Aim of the task: In the news text below about Gustavo Petro's visa, whom did Petro accompany to the protest outside the UN?

Text block:
======
The US State Department revoked his visa in response. _

Donald Trump’s attacks on Gustavo Petro are nothing new. Petro was
even a target of Trump’s ire before he became president of Colombia.
, Michael Nagle / Bloomberg via Getty Images

 

The US Department of State published a tweet on Friday night stating
its plans to revoke the visa of Colombian president Gustavo Petro due
to his “reckless and incendiary actions” on his visit to New York
City during the United Nations General Assembly. The actions in
question were accompanying Pink Floyd singer Roger Waters to a protest
in solidarity with Palestine outside the UN and speaking
[[link removed]] at the rally. Petro
didn’t mince words, stating that “human history has shown us
across millennia that when diplomacy ends, we must pass to a different
stage of struggle. What is happening in Gaza is a genocide. There’s
no need to call it anything else. Its objective is to eliminate the
Palestinian people.” He also called on “soldiers of the army of
the United States not to point their guns at people” and to
“disobey the orders of Trump, obey the orders of humanity.”
======
(Excerpts from spatial question data)

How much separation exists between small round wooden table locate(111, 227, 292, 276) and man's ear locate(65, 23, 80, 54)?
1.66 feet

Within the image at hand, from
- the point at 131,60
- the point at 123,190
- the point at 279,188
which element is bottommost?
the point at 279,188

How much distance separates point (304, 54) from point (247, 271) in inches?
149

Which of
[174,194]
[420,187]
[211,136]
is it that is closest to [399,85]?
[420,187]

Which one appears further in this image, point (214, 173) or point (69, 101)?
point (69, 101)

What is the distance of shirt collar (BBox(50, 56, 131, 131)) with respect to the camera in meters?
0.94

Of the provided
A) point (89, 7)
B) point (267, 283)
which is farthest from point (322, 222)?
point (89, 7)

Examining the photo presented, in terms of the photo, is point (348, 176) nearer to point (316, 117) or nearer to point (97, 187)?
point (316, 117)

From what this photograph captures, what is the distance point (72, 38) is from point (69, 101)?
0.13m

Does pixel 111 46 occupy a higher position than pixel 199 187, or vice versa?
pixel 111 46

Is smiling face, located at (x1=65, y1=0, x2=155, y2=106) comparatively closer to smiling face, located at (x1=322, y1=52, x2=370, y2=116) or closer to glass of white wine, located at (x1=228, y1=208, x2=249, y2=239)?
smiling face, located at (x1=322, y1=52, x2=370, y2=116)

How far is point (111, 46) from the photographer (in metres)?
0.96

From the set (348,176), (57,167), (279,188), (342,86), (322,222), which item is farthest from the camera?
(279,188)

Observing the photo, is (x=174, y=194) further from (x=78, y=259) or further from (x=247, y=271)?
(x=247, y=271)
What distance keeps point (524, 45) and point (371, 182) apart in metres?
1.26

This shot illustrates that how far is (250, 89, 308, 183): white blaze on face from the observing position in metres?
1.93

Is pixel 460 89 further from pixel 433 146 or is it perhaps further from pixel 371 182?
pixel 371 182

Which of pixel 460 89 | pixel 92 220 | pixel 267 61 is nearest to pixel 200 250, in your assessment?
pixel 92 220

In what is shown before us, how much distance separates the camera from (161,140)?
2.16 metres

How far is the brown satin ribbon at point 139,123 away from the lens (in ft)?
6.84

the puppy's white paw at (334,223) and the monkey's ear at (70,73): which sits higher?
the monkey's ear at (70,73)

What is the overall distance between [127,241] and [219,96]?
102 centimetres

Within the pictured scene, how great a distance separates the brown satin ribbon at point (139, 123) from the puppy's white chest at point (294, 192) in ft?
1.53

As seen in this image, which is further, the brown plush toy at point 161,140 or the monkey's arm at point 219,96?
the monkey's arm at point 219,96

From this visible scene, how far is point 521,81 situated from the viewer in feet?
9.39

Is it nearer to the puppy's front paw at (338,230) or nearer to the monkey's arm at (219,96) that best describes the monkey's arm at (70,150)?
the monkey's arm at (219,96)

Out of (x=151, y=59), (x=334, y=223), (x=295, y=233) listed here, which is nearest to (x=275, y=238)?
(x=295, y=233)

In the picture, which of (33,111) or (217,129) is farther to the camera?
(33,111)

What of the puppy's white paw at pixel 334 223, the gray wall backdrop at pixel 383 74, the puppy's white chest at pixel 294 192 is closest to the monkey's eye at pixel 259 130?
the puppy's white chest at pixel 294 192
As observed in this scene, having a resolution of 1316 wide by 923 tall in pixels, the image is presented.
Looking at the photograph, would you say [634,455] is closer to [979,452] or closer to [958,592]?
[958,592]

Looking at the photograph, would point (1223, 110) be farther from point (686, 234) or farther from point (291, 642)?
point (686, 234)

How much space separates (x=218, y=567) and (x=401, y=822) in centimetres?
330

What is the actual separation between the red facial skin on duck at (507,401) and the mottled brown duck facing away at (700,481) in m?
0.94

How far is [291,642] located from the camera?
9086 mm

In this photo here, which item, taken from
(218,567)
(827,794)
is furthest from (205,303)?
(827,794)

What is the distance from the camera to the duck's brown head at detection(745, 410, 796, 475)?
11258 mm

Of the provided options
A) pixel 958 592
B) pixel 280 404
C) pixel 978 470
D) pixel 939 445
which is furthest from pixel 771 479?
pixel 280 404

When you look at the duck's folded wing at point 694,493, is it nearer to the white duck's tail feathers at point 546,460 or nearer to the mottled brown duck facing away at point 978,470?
======
Result of this exercise: Pink Floyd singer Roger Waters